__Selected passage__.
This certificate program in nuclear medicine is considered a sub-specialization within the school's Associate of Science in Radiographic Technology Degree. Classes are delivered in lab and lecture format, and cover topics like nuclear medicine practice and nuclear medicine clinical labs. Locations for clinical practice are within a 45-mile radius of the college's campus. Upon completion, you are eligible for certification exams.

University of California San Diego

  • Program Name: Certificate in Nuclear Medicine Technology
  • Program Length: One year, full-time
  • Tuition: $12,000 (fall 2012)
  • Admission Requirements: Completion of mathematics, science and English classes. Must have one of the following qualifications: graduate from a radiological technology program, have ARRT certification, have ASCP certification, be a RN with 2-years college credit, have either an associate's degree or a bachelor's degree with healthcare experience
  • School Type: 4-year, public; around 23,000 undergraduate students and about 5,600 graduate students
  • Address: 200 West Arbor Drive, San Diego, CA 92103
  • Phone: 619-543-6222

The university's nuclear medicine certificate program is offered through the University of California San Diego Medical Center. The certificate program did not accept students for the 2011-2012 academic year and enrollment for the 2012-2013 academic year has not been determined. Classes in the program cover topics like radiation safety and cardiac stress testing. During your studies, you participate in 1,400 hours of clinical rotation.

Bachelor's Degree Programs in California

Kaiser Permanente School of Allied Health Services

  • Program Name: Bachelor of Science in Nuclear Medicine
  • Program Length: 18 months, full-time
  • Tuition: $2,108 per quarter (fall 2012)
  • Admission Requirements:' Associate's degree or at least 90 quarter credit hours of college study, completion of required classes with at least a 2.75 GPA, background check, letters of recommendation, interview, physical exam
  • School Type: 4-year, private not-for-profit; enrollment unknown
  • Address: 938 Marina Way South, Richmond, CA 94804
  • Phone: 510-231-5000

This bachelor's degree program incorporates traditional classroom experience with clinical experiences. Classes cover topics like radiopharmaceuticals, CT imaging and research. Upon completion, you are prepared to take the ARRT and NMTCB exams.

Career Information for Nuclear Medicine Technologists in California

Nuclear medicine technologists use scanners to create images of patient's bodies. They might work in medical laboratories, doctor's offices or hospitals. The U.S. Bureau of Labor Statistics (BLS) states that most of these technologists have at least an associate's degree. However, certificate programs in nuclear medicine that complement a degree program in a related field are also available.

__Problem to solve__. Repeat the passage on nuclear medicine programs word for word, starting with "The university's nuclear" and going on through "quarter (fall 2012)".

__Data section__.

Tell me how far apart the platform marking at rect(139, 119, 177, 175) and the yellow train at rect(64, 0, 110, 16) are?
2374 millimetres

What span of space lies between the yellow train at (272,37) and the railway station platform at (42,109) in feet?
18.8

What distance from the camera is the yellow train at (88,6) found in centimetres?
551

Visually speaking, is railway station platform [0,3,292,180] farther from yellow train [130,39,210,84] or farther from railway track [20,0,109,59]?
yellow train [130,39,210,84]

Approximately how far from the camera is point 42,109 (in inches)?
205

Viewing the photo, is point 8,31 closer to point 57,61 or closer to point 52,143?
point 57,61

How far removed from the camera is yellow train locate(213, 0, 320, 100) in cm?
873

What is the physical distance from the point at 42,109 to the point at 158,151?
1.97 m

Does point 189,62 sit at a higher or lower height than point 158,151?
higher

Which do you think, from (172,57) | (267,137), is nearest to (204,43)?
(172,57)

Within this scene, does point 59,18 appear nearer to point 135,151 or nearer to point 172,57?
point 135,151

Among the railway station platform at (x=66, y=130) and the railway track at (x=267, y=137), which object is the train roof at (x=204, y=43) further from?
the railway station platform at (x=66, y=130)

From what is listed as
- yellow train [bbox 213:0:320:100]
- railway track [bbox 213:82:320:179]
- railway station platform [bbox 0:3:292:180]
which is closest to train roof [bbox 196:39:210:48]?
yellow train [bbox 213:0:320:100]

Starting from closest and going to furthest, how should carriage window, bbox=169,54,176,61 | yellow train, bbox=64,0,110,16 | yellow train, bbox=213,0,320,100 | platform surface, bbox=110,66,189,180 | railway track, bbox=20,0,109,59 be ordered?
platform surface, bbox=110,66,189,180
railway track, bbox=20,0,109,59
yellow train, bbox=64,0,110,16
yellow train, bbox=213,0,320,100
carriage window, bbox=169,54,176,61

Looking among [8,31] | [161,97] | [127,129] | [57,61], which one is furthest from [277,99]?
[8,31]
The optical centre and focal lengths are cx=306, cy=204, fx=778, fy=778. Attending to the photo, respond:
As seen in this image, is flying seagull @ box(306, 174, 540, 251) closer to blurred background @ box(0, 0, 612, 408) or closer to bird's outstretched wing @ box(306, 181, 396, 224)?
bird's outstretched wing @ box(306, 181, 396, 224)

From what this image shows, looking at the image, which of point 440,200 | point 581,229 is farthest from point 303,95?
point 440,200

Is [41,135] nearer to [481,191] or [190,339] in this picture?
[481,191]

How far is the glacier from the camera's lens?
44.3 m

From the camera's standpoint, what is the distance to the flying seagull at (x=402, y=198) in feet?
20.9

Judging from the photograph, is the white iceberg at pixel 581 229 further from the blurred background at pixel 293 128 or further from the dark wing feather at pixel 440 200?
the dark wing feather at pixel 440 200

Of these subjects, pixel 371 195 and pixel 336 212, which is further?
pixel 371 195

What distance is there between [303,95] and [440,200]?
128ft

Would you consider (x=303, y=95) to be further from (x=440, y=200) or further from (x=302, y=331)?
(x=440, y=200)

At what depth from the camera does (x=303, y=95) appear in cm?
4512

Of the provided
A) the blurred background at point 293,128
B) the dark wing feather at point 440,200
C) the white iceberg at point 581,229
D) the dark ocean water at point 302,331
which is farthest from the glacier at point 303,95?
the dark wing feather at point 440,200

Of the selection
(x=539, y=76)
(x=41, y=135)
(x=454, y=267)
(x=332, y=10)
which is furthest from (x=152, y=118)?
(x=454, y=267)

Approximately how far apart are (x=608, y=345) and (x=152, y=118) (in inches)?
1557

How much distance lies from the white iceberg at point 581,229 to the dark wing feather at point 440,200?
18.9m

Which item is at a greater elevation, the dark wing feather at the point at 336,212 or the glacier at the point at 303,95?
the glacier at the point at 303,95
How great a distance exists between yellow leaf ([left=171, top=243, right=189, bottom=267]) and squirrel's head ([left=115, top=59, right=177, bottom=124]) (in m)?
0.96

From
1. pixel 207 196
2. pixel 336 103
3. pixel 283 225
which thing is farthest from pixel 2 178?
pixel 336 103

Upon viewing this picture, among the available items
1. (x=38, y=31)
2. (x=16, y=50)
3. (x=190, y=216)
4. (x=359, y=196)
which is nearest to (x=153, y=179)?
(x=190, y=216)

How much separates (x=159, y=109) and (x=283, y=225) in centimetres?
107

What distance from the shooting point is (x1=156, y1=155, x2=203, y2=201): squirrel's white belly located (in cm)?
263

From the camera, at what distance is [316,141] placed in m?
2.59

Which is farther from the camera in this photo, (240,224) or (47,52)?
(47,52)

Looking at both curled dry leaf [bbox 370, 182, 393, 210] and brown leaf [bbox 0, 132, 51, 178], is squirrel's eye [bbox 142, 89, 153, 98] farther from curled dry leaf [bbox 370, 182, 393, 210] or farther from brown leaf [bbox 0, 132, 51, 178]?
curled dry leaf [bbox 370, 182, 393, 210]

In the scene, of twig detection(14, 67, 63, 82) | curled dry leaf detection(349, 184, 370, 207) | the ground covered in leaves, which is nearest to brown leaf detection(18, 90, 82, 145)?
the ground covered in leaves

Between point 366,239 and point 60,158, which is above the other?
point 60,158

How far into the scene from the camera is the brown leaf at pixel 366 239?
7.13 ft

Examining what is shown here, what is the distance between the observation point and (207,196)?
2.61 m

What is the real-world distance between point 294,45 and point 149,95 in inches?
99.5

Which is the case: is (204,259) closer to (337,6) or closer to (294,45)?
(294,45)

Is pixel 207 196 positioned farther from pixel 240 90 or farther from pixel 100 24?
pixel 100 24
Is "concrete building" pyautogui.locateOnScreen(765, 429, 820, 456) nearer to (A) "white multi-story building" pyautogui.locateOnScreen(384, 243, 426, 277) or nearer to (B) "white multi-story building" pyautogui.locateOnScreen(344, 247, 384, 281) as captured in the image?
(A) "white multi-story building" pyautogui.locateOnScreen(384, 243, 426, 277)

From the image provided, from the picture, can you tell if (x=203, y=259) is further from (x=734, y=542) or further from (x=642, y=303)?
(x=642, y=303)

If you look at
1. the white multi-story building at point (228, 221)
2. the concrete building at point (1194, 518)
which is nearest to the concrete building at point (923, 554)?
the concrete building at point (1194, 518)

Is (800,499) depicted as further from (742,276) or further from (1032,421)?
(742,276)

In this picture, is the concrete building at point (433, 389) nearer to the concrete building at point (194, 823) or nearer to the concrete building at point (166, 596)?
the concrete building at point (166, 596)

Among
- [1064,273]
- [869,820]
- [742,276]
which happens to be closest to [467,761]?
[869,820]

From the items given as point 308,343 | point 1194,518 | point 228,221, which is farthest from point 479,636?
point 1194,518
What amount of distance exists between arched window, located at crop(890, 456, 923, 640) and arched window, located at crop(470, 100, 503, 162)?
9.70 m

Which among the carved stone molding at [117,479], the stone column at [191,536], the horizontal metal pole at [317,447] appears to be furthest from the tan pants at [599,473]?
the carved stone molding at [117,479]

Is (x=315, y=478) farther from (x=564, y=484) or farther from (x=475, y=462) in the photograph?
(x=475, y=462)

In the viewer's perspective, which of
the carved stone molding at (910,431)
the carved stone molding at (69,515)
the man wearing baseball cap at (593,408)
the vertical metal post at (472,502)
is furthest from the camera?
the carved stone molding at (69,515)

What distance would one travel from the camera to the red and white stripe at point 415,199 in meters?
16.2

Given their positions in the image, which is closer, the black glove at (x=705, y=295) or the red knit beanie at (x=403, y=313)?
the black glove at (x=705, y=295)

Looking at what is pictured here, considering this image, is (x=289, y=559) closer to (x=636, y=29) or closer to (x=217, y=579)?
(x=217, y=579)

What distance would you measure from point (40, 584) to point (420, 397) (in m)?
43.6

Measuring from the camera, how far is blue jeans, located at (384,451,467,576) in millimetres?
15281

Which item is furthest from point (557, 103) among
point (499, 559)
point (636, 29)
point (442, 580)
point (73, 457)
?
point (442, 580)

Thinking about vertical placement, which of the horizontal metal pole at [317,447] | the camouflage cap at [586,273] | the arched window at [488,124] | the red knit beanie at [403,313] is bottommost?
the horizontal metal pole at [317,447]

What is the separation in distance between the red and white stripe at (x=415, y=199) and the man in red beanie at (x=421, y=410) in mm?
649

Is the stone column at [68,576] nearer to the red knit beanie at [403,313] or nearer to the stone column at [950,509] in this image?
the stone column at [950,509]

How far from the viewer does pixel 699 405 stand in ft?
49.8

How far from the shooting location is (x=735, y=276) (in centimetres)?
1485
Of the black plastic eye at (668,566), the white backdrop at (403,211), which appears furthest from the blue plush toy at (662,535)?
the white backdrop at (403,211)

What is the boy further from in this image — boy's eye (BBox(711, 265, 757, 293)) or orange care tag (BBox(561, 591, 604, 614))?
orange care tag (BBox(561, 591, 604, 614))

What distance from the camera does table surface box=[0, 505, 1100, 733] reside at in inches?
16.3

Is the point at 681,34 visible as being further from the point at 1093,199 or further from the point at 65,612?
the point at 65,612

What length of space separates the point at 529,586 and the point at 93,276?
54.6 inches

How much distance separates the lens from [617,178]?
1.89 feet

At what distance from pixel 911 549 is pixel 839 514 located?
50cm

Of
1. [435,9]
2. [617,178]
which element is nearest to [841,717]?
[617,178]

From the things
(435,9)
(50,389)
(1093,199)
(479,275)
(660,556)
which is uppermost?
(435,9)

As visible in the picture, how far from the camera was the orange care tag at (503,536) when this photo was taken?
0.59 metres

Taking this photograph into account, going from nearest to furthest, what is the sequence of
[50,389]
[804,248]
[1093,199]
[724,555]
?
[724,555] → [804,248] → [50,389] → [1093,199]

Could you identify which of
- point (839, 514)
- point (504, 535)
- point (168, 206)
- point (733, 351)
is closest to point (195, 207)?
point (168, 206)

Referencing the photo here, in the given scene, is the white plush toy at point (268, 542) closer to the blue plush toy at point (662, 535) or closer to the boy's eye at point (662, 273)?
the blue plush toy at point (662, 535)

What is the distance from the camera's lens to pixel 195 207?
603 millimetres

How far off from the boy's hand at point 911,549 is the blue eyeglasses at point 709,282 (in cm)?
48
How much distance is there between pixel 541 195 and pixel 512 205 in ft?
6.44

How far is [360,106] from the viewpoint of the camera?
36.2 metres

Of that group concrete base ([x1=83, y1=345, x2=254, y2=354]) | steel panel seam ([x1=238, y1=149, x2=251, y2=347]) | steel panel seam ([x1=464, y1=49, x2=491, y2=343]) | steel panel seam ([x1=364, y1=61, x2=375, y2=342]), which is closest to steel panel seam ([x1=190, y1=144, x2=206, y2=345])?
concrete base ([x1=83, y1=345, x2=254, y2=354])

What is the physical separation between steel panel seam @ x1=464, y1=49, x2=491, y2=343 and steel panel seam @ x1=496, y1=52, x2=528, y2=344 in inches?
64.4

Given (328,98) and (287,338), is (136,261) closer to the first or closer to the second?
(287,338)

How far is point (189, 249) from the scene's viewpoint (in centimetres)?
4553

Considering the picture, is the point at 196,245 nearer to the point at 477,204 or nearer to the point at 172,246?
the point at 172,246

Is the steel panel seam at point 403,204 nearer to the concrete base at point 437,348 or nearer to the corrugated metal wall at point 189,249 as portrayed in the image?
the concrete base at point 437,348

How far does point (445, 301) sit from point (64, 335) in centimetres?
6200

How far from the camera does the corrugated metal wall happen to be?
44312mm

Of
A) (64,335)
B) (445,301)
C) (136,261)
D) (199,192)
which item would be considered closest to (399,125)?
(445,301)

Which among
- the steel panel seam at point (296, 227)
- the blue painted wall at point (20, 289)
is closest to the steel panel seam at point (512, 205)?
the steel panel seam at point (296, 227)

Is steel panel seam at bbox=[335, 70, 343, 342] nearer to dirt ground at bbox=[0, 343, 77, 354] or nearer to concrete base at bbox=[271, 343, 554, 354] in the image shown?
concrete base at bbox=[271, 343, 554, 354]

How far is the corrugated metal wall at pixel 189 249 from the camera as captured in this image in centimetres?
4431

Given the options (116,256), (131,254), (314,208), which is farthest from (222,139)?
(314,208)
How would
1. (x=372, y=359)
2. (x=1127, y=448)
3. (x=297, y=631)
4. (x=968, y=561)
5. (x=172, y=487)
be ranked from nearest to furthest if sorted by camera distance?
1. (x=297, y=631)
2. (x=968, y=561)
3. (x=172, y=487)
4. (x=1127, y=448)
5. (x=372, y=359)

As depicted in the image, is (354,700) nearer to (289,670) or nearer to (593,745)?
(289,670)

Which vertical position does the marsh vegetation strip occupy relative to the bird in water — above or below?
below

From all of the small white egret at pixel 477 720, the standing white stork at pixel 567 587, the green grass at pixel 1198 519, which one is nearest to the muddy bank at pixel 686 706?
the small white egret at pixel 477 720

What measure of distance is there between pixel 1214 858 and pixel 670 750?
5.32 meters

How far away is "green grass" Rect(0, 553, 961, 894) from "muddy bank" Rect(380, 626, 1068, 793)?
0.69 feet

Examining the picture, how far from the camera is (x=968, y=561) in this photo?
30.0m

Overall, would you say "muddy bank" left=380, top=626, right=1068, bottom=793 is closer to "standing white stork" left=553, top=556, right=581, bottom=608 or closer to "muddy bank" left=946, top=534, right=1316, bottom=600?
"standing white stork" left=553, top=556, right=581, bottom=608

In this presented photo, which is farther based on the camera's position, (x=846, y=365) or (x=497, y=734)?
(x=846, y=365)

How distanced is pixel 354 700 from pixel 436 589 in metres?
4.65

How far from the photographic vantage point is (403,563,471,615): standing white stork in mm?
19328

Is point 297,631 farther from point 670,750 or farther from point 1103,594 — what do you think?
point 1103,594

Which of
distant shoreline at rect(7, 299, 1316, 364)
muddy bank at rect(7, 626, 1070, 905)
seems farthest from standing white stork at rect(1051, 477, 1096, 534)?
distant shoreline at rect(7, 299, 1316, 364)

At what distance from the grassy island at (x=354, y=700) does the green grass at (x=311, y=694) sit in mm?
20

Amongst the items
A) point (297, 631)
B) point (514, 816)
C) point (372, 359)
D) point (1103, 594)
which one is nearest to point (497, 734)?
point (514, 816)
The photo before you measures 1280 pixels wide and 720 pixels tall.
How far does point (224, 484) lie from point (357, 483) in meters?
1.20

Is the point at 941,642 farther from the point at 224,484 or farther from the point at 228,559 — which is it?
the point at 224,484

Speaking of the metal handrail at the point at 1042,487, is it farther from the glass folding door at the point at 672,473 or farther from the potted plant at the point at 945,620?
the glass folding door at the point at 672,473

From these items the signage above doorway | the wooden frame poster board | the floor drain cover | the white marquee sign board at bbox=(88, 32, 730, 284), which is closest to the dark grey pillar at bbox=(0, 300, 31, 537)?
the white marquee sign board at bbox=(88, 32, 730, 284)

__Task response__.
The university's nuclear medicine certificate program is offered through the University of California San Diego Medical Center. The certificate program did not accept students for the 2011-2012 academic year and enrollment for the 2012-2013 academic year has not been determined. Classes in the program cover topics like radiation safety and cardiac stress testing. During your studies, you participate in 1,400 hours of clinical rotation.

Bachelor's Degree Programs in California

Kaiser Permanente School of Allied Health Services

  • Program Name: Bachelor of Science in Nuclear Medicine
  • Program Length: 18 months, full-time
  • Tuition: $2,108 per quarter (fall 2012)